──────── TEXT BLOCK

Commission income increased 13% to $11.5 million for the first quarter of 2003
compared to $10.2 million for the same period in 2002 due to improved market
conditions and growth in non-affiliated business. Net earnings of our
intermediaries increased to $2.7 million for the first quarter of 2003 compared
to $1.7 million for the same period of 2002 for the same reason. We expect
continued improvement in the intermediary segment during the remainder of 2003.

Other Operations

There was very little activity in the other operations segment during either
first quarter. Quarter to quarter comparisons may vary substantially depending
on other operating investments or dispositions thereof in any given period.

Corporate

The net loss of the corporate segment was $0.2 million for the first quarter of
2003 compared to net earnings of $1.3 million for the same period in 2002. This
resulted from the difference between years in intersegment income tax
adjustments and the adjustment of certain accruals to their ultimate liability,
which positively affected the 2002 quarter.


                                       21



Liquidity and Capital Resources

We receive substantial cash from premiums, reinsurance recoverables, management
fees and commission income and, to a lesser extent, investment income and
proceeds from sales and redemptions of investments and other assets. Our
principal cash outflows are for the payment of claims and loss adjustment
expenses, payment of premiums to reinsurers, purchase of investments, debt
service, policy acquisition costs, operating expenses, income and other taxes
and dividends. Variations in operating cash flows can occur due to timing
differences in either the payment of claims and the collection of related
recoverables or the collection of receivables and the payment of related payable
amounts.

We maintain a substantial level of cash and liquid short-term investments which
are used to meet anticipated payment obligations. Our consolidated cash and
investment portfolio increased $138.4 million, or 11%, during the first quarter
of 2003 and totaled $1.3 billion as of March 31, 2003 of which $474.4 million
was cash and short-term investments. The increase in investments resulted from
the positive operating cash flows and part of the proceeds from the 1.3%
Convertible Notes discussed below.

────────────────

#### SET PROBLEM A
Decide whether each statement agrees with the financial report excerpt. For each, answer yes or no and quote the words of the excerpt that settle it.
(i) Commission income rose 13% to $11.5 million in the first quarter of 2003.
(ii) The corporate segment posted net earnings in the first quarter of 2003.
(iii) As of March 31, 2003, $474.4 million of the cash and investment portfolio was cash and short-term investments.
The financial report excerpt and the records that come next are unrelated.

──────── EXERCISE INPUTS

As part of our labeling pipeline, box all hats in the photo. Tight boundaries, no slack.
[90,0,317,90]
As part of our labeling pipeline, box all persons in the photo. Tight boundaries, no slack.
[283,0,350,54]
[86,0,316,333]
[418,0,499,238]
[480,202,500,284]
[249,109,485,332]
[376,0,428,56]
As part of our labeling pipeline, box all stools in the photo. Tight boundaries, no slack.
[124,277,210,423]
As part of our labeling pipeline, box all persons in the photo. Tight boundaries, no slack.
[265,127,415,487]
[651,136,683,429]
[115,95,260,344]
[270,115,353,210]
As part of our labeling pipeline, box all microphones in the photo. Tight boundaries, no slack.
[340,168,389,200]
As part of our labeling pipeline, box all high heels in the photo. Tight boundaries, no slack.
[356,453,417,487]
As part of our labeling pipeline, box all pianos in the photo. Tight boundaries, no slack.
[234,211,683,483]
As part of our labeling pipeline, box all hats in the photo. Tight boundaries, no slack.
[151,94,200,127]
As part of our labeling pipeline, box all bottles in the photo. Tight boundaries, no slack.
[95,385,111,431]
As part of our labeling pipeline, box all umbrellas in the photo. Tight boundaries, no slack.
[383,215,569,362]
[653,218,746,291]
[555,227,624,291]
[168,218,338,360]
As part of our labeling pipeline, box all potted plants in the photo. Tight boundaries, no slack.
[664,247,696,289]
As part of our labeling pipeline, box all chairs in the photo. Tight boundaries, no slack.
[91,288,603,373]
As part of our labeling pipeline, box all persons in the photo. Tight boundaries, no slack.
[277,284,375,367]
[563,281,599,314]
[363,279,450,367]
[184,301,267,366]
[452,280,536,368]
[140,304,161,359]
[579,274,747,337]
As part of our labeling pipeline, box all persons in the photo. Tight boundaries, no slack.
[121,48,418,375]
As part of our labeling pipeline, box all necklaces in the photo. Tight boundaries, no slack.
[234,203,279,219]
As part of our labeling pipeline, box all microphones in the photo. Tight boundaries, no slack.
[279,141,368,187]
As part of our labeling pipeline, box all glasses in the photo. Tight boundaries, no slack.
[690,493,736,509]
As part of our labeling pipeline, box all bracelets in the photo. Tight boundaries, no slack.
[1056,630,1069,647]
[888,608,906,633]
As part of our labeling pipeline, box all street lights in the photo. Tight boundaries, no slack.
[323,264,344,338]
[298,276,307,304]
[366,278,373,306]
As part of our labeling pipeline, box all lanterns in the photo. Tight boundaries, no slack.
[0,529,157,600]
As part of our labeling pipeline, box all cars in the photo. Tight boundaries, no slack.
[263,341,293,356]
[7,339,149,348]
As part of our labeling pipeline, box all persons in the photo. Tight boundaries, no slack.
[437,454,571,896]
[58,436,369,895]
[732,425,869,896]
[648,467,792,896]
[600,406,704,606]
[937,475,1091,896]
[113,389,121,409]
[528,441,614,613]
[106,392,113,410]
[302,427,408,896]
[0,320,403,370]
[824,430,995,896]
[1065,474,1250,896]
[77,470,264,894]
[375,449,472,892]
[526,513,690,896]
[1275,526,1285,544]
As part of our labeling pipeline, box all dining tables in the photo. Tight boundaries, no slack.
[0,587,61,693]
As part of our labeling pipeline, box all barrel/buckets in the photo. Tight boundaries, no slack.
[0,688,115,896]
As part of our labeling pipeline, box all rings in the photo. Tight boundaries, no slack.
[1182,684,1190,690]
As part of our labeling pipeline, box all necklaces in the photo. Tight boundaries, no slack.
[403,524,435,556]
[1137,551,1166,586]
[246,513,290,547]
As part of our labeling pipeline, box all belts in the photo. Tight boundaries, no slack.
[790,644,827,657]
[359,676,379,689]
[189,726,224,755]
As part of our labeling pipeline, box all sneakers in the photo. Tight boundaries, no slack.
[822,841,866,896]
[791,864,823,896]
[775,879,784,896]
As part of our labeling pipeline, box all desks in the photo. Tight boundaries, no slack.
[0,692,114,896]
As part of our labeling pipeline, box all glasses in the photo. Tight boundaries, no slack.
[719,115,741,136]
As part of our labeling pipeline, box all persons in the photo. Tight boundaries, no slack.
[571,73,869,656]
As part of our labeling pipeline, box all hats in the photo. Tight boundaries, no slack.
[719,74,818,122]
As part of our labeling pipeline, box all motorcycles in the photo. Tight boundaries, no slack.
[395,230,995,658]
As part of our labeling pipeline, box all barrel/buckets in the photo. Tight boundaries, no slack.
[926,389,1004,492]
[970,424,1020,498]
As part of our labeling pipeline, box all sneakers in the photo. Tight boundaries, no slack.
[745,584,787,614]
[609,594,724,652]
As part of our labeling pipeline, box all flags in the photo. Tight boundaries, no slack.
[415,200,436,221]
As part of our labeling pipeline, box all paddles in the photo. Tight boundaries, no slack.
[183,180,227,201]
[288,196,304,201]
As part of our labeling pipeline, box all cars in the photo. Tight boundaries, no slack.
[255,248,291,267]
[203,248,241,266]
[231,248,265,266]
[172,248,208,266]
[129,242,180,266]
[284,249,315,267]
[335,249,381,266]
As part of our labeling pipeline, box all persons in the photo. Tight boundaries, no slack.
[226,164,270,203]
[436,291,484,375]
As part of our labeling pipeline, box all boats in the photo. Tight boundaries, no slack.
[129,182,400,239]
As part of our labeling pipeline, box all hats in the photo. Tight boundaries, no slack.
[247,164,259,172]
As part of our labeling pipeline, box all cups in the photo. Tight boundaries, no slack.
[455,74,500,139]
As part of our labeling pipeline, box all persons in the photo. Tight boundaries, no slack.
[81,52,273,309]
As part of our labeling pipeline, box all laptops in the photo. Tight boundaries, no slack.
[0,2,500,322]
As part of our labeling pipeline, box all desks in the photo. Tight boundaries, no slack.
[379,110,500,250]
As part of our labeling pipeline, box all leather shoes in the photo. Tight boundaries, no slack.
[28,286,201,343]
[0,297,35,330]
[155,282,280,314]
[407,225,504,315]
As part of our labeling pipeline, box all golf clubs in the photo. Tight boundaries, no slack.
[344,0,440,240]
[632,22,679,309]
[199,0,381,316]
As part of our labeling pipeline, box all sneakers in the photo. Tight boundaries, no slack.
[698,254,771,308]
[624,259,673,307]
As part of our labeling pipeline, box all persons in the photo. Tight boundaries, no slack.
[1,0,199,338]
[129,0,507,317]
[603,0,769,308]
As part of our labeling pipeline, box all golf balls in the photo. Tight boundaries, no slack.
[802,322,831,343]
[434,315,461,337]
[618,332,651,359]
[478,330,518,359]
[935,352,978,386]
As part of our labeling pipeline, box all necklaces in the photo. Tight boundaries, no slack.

────────────────

#### SET PROBLEM B
Please quote the records word for word, everything from their first line down through the line containing "[234,211,683,483]", including that line.

#### COMPLETE RESPONSE A
(i) Yes: "Commission income increased 13% to $11.5 million for the first quarter of 2003"
(ii) No: "The net loss of the corporate segment was $0.2 million for the first quarter of 2003"
(iii) Yes: "totaled $1.3 billion as of March 31, 2003 of which $474.4 million was cash and short-term investments"

#### COMPLETE RESPONSE B
As part of our labeling pipeline, box all hats in the photo. Tight boundaries, no slack.
[90,0,317,90]
As part of our labeling pipeline, box all persons in the photo. Tight boundaries, no slack.
[283,0,350,54]
[86,0,316,333]
[418,0,499,238]
[480,202,500,284]
[249,109,485,332]
[376,0,428,56]
As part of our labeling pipeline, box all stools in the photo. Tight boundaries, no slack.
[124,277,210,423]
As part of our labeling pipeline, box all persons in the photo. Tight boundaries, no slack.
[265,127,415,487]
[651,136,683,429]
[115,95,260,344]
[270,115,353,210]
As part of our labeling pipeline, box all microphones in the photo. Tight boundaries, no slack.
[340,168,389,200]
As part of our labeling pipeline, box all high heels in the photo. Tight boundaries, no slack.
[356,453,417,487]
As part of our labeling pipeline, box all pianos in the photo. Tight boundaries, no slack.
[234,211,683,483]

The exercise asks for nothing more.